Disputes lawyers sit with sharpened pencils waiting impatiently for the full force of the fallout from the credit crunch. As thumbs are twiddled, a torrent of disputes has already started in the energy sector. Across the world disputes are being fuelled by the unsettling effects of the high price of oil.
The nature of these disputes and the tensions giving rise to them reveal trends, and their importance to the wider economy cannot be overstated.
The energy sector has always been a high-risk, high-value sector: high risk because the margin between success and failure is narrow – $50m (£25m) can be blown drilling a ‘dry’, unproductive oil well; high value largely due to the huge market for energy – the present consumption of power globally is around 15,000 gigawatts (GW). To put this in context, the largest power station in Europe, Drax in North Yorkshire, has an output of just 4GW, and this is almost twice that of any other power station in the UK.

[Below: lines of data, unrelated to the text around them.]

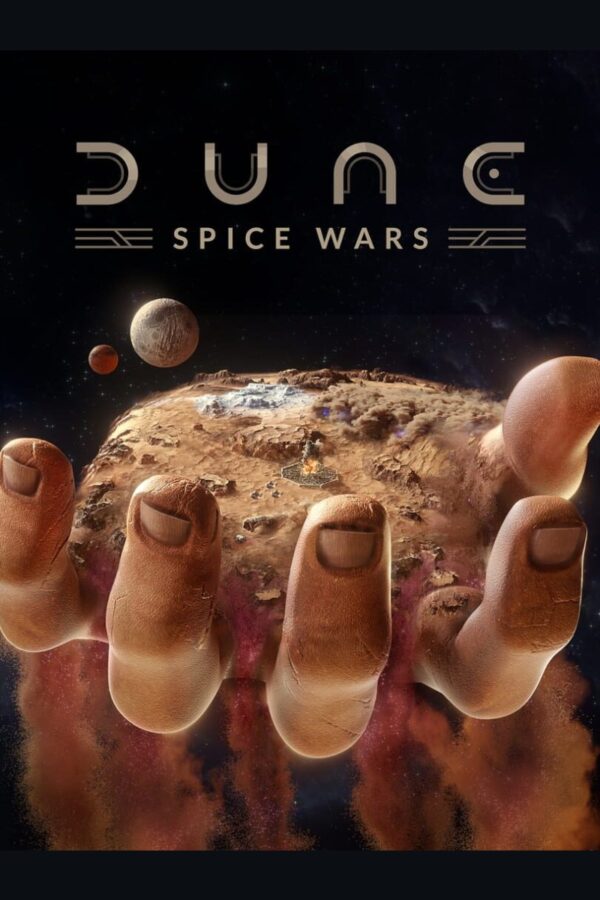 Dune: Spice Wars
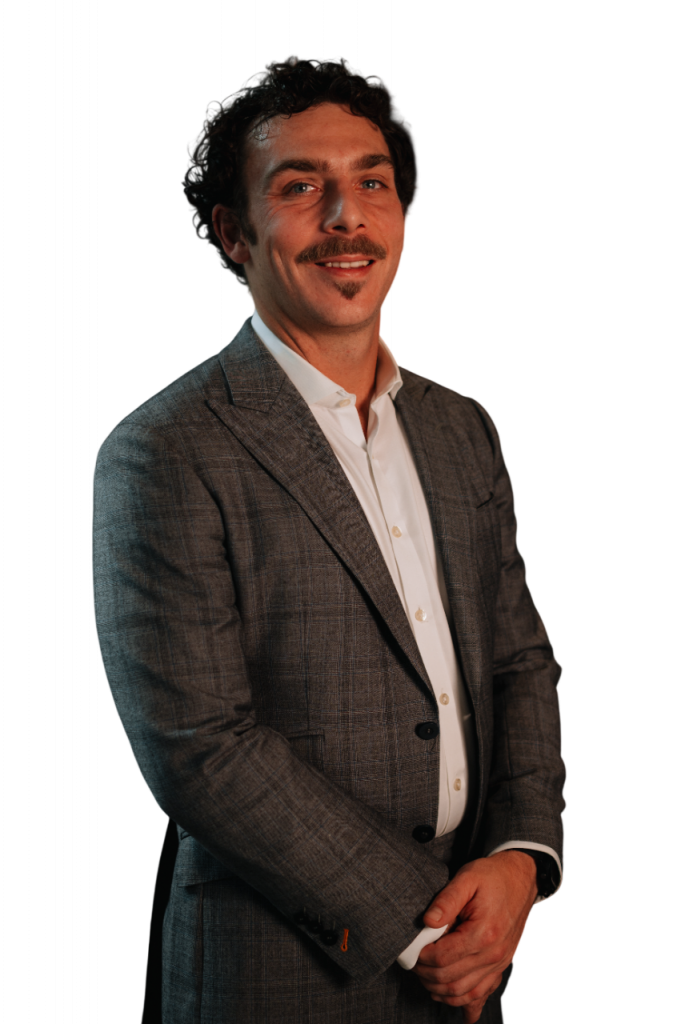 Jan Wagner, Berater bei Plus Ultra Consulting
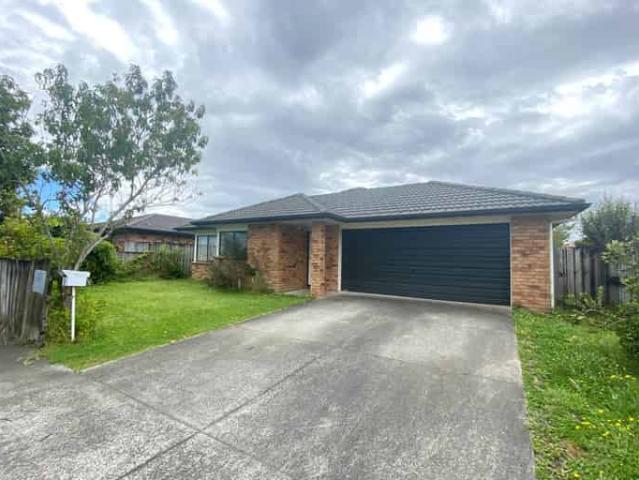 House for rent in Owhata, Oroua County
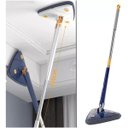 Ver imagem 4 de Esfregão Triangular Mop Limpeza Fácil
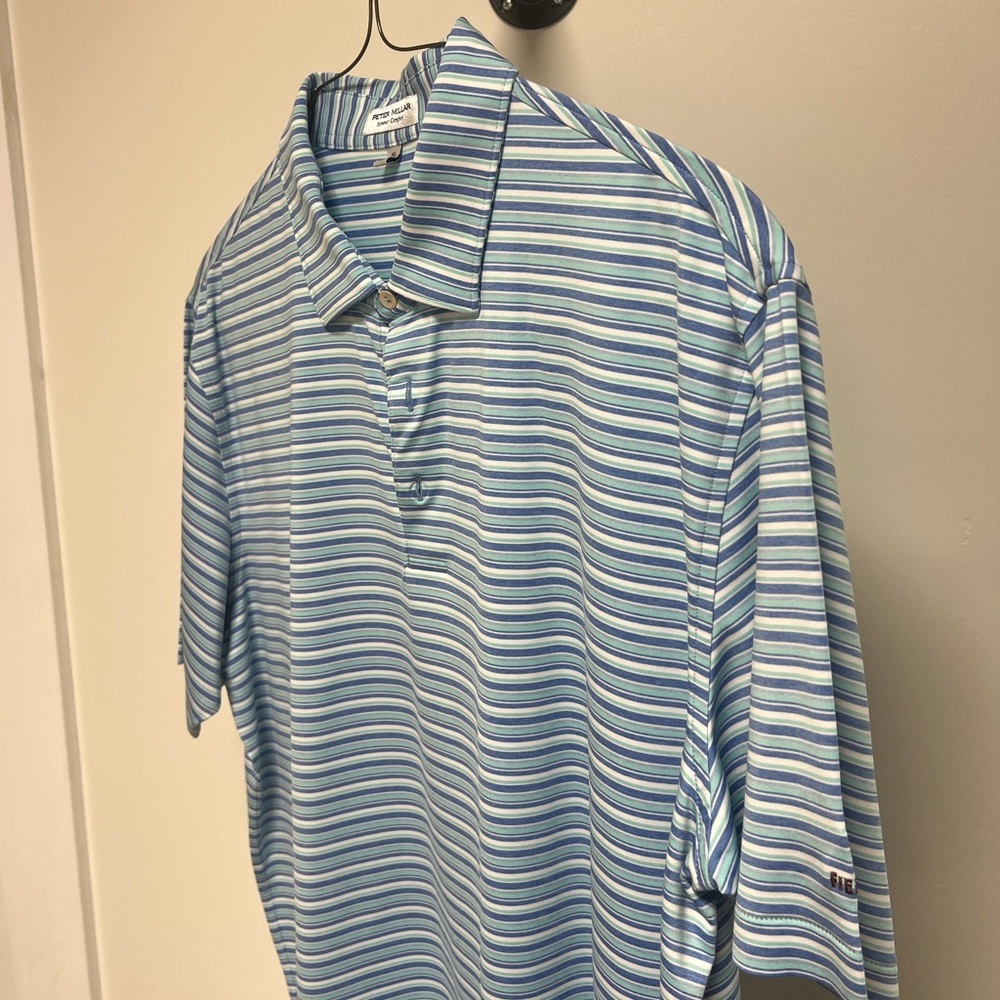 Peter Millar Polo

With years of stable oil prices, all has been relatively quiet in the energy sector since the supply shocks of the 1970s. Cheap oil brought about limited investment in new exploration and a cowardly approach by governments to the increasing gap between domestic supply and demand – the easy route being taken every time through increased coal, oil and natural gas consumption. There has been a 20-year silence on new nuclear plants and no meaningful investment in alternative technologies.
But now the surge of oil prices is giving rise to a very different landscape. Oil services companies and their specialist drilling rigs and personnel are in a tight market. The same applies to wind turbine and solar panel manufacturers. Disputes are arising where scarce resources are committed to uneconomic projects, or where the heightened returns now expected by oil companies appear ripe for rebalance.
Increased commodities prices – for example, the price of sophisticated steels – are triggering disputes over the allocation of risk for cost and schedule overruns. Oil refineries – the key to increasing supplies of automotive fuels – take centre stage and are also assessing their pricing structures. Natural gas prices are racing away due to the price link to oil, despite gas being a more abundant commodity.
Long-term pricing commitments in power and natural gas contracts based on $20 oil are coming under strain in this new market and price reviews are widely reported. The high oil price makes more technically complicated hydrocarbon reserves economical.
But deep, high-pressure, high-temperature oil and gas fields give rise to disputes when technologies fail or investment decisions turn sour. Fierce competition is now arising for access to energy reserves. Governments in producing nations, seeing a rise in the value of indigenous resources, tend towards expropriation. Governments not yet intervening overtly may begin to do so indirectly, through tax and visa authorities and through the local courts.
New regulations and initiatives introducing clean technologies bring their own frictions. The EU target to have 15 per cent of the UK’s electricity produced from renewables will keep lawyers busy in planning disputes, construction disputes and disputes over protection of cutting-edge technologies. Regulatory lawyers pick away at a sector often riddled with subsidies, while project financing all of this will keep the banks and their advisers busy.
These disputes are global in nature and are as inevitable as the basic forces
of supply and demand. Because most of them are determined in private arbitrations their outcomes are seldom known, and while many consider that high bank lending and mortgage rates will fall, the consensus is that high oil prices are here to stay.